Vanderbilt Center for Arrhythmia Research and Therapeutics, Division of Clinical Pharmacology, Vanderbilt University Medical Center, Nashville, Tennessee, USA.
J Physiol. 2020 Jul;598(14):2817-2834. doi: 10.1113/JP276757. Epub 2020 Apr 27.
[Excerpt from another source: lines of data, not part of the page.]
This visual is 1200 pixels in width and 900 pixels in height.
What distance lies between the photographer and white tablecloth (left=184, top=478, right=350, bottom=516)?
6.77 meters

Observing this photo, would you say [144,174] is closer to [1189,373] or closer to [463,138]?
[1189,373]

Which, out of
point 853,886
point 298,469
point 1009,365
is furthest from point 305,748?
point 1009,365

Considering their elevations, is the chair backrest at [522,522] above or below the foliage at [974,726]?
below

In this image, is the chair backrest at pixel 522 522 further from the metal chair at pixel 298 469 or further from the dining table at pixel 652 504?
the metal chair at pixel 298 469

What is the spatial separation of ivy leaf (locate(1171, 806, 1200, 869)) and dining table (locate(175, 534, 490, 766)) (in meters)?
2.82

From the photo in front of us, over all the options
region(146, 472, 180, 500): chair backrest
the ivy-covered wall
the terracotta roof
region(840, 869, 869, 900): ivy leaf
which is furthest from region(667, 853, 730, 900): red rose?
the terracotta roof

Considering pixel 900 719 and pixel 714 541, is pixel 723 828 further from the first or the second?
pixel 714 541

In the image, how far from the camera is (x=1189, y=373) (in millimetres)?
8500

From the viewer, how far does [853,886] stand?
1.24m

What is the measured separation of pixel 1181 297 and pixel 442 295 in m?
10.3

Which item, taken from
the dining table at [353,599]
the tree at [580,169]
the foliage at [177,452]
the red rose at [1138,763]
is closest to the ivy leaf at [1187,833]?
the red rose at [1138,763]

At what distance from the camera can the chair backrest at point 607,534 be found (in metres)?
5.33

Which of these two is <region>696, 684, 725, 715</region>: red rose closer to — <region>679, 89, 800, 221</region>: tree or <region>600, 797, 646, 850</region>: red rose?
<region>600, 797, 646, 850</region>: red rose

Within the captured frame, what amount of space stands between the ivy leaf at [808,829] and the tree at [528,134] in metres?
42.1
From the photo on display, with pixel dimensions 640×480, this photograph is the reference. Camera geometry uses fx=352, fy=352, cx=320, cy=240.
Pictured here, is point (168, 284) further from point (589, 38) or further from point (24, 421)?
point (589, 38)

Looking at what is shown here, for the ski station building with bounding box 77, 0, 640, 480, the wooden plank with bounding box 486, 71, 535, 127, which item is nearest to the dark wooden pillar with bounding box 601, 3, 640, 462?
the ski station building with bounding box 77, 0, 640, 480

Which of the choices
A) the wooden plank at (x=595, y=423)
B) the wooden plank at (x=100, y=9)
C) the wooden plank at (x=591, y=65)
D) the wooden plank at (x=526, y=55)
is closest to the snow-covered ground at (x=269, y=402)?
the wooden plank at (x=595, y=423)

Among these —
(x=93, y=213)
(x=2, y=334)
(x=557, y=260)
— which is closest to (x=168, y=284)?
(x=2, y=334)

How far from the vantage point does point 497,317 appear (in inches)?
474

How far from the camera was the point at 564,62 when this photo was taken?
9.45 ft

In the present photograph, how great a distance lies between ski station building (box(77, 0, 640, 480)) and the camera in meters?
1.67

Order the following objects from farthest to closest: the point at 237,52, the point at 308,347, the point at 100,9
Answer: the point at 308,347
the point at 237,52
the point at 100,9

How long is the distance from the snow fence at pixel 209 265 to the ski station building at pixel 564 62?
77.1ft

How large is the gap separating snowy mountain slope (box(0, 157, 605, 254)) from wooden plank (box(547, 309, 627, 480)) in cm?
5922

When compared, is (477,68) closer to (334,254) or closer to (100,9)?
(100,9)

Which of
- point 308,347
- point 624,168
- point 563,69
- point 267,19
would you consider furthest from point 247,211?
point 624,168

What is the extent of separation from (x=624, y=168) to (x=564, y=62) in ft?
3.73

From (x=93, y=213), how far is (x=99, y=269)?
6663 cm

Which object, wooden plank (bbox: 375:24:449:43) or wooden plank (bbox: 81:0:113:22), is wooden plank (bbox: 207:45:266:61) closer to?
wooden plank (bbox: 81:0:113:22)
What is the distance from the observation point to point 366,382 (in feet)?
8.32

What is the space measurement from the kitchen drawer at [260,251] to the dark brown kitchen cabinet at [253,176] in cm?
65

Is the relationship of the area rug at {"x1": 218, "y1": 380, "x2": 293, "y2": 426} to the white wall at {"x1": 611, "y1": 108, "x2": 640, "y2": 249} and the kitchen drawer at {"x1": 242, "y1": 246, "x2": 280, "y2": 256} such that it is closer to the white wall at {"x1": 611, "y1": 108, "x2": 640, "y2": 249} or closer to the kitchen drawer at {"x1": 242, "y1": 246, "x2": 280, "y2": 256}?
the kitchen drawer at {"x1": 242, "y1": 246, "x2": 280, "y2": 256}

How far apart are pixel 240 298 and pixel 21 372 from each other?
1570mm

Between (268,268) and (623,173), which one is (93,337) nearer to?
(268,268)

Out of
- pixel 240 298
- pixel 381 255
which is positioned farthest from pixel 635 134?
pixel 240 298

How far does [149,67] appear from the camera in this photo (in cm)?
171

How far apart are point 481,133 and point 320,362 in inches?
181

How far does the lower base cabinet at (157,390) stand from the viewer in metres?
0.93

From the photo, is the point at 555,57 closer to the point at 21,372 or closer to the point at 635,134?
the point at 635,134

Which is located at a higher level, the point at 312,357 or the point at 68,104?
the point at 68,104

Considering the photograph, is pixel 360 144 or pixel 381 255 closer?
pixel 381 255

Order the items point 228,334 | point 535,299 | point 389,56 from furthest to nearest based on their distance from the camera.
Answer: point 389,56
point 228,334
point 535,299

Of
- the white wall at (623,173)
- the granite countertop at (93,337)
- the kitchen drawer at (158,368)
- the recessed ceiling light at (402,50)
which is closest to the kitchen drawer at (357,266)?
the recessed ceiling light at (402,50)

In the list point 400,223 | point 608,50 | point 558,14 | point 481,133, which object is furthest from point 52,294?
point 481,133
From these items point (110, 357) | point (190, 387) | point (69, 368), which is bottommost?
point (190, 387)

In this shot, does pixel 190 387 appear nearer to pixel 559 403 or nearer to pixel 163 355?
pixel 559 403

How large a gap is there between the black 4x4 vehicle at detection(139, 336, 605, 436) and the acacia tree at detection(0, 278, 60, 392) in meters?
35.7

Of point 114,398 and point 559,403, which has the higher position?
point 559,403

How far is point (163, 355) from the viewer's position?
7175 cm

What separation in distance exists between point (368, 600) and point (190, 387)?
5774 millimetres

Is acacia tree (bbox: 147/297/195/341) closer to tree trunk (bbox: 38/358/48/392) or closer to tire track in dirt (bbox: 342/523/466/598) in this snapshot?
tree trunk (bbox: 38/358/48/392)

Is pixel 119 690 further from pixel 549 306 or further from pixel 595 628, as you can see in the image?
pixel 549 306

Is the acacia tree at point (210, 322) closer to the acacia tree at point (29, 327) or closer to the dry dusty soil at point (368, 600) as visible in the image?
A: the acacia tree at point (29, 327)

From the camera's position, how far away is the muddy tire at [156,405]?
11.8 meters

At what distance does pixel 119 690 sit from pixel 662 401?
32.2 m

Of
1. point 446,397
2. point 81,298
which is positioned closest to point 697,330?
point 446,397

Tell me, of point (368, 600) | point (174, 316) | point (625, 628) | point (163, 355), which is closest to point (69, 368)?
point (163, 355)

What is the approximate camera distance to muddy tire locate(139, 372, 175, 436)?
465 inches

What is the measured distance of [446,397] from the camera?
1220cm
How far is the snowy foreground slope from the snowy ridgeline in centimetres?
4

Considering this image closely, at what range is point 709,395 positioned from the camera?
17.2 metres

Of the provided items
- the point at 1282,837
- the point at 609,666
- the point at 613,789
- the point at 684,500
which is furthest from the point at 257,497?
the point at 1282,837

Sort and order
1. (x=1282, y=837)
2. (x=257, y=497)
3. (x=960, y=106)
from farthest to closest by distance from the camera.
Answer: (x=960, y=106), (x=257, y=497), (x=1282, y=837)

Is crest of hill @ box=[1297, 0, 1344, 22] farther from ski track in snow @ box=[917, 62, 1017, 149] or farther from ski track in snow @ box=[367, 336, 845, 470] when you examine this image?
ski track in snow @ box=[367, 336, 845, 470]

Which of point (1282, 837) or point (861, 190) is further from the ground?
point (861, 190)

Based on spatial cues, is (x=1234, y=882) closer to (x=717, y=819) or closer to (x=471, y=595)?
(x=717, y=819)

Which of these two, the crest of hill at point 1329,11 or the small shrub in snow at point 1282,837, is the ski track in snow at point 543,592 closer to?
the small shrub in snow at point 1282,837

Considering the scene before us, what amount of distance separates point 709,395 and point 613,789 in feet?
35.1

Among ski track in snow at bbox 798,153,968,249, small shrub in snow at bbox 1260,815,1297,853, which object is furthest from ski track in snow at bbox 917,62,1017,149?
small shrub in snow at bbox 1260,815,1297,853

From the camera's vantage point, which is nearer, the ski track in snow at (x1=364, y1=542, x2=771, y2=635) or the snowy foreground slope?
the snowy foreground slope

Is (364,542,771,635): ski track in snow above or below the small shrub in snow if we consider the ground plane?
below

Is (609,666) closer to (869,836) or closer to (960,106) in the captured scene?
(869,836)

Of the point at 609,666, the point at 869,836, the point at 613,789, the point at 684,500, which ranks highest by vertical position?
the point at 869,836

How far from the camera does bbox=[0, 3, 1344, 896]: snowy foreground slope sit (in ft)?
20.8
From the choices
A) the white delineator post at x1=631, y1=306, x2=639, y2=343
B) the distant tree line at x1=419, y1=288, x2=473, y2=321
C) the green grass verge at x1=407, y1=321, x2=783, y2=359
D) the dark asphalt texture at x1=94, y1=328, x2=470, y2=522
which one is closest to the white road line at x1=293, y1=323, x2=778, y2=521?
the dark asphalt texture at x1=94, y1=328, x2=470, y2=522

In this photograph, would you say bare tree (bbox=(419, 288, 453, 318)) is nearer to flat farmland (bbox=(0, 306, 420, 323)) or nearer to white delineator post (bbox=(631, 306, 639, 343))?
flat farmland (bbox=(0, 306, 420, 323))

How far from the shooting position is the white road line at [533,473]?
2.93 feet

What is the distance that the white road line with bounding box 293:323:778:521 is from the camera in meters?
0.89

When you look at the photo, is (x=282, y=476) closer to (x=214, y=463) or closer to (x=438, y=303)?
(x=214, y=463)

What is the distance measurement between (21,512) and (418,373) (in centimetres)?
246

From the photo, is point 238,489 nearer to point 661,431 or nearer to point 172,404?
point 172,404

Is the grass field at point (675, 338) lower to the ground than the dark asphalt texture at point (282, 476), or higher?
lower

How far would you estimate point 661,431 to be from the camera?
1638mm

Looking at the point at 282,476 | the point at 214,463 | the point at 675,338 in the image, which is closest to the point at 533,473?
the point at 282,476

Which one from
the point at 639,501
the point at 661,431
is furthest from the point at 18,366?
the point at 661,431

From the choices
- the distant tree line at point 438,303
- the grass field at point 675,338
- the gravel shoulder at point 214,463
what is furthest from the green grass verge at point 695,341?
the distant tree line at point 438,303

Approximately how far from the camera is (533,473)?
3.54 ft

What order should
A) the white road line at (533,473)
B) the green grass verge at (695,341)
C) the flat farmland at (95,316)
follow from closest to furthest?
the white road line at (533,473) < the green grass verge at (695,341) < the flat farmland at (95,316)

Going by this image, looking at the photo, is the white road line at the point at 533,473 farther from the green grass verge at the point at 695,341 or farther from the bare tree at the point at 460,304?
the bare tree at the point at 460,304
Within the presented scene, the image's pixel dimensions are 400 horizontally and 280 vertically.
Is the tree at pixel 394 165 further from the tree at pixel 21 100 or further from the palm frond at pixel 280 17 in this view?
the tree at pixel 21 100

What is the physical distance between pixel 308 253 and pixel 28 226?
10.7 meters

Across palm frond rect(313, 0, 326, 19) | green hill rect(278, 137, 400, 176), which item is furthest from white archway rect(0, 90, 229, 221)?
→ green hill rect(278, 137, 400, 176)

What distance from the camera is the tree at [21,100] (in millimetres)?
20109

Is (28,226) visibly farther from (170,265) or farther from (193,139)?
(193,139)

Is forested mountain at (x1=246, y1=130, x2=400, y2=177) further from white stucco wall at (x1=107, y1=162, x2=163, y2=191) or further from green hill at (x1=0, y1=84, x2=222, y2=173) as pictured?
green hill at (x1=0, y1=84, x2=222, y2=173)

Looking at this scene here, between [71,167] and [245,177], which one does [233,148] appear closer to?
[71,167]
Catecholaminergic polymorphic ventricular tachycardia (CPVT) is a stress-induced cardiac channelopathy that has a high mortality in untreated patients. Our understanding has grown tremendously since CPVT was first described as a clinical syndrome in 1995. It is now established that the deadly arrhythmias are caused by unregulated 'pathological' calcium release from the sarcoplasmic reticulum (SR), the major calcium storage organelle in striated muscle. Important questions remain regarding the molecular mechanisms that are responsible for the pathological calcium release, regarding the tissue origin of the arrhythmic beats that initiate ventricular tachycardia, and regarding optimal therapeutic approaches. At present, mutations in six genes involved in SR calcium release have been identified as the genetic cause of CPVT: RYR2 (encoding ryanodine receptor calcium release channel), CASQ2 (encoding cardiac calsequestrin), TRDN (encoding triadin), CALM1, CALM2 and CALM3 (encoding identical calmodulin protein). Here, we review each CPVT subtype and how CPVT mutations alter protein function, RyR2 calcium release channel regulation, and cellular calcium handling. We then discuss research and hypotheses surrounding the tissue mechanisms underlying CPVT, such as the pathophysiological role of sinus node dysfunction in CPVT, and whether the arrhythmogenic beats originate from the conduction system or the ventricular working myocardium. Finally, we review the treatments that are available for patients with CPVT, their efficacy, and how therapy could be improved in the future.
儿茶酚胺多形性室性心动过速(CPVT)是一种应激诱导的心脏通道病,如果未经治疗,患者死亡率很高。自 1995 年首次描述为临床综合征以来,我们对 CPVT 的认识已经有了很大的提高。现在已经确定,致命性心律失常是由肌浆网(SR)中不受调节的“病理性”钙释放引起的,SR 是横纹肌中主要的钙储存细胞器。对于导致病理性钙释放的分子机制、引发室性心动过速的心律失常起源的组织来源以及最佳治疗方法,仍存在重要问题。目前,已经确定 6 个参与 SR 钙释放的基因中的突变是 CPVT 的遗传原因:RYR2(编码肌质网钙释放通道)、CASQ2(编码心脏钙网蛋白)、TRDN(编码三联蛋白)、CALM1、CALM2 和 CALM3(编码相同的钙调蛋白蛋白)。在这里,我们回顾了每种 CPVT 亚型以及 CPVT 突变如何改变蛋白功能、RYR2 钙释放通道调节和细胞钙处理。然后,我们讨论了 CPVT 潜在组织机制的研究和假设,例如窦房结功能障碍在 CPVT 中的病理生理作用,以及心律失常起源于传导系统还是心室工作心肌。最后,我们回顾了 CPVT 患者可用的治疗方法、其疗效以及未来如何改进治疗方法。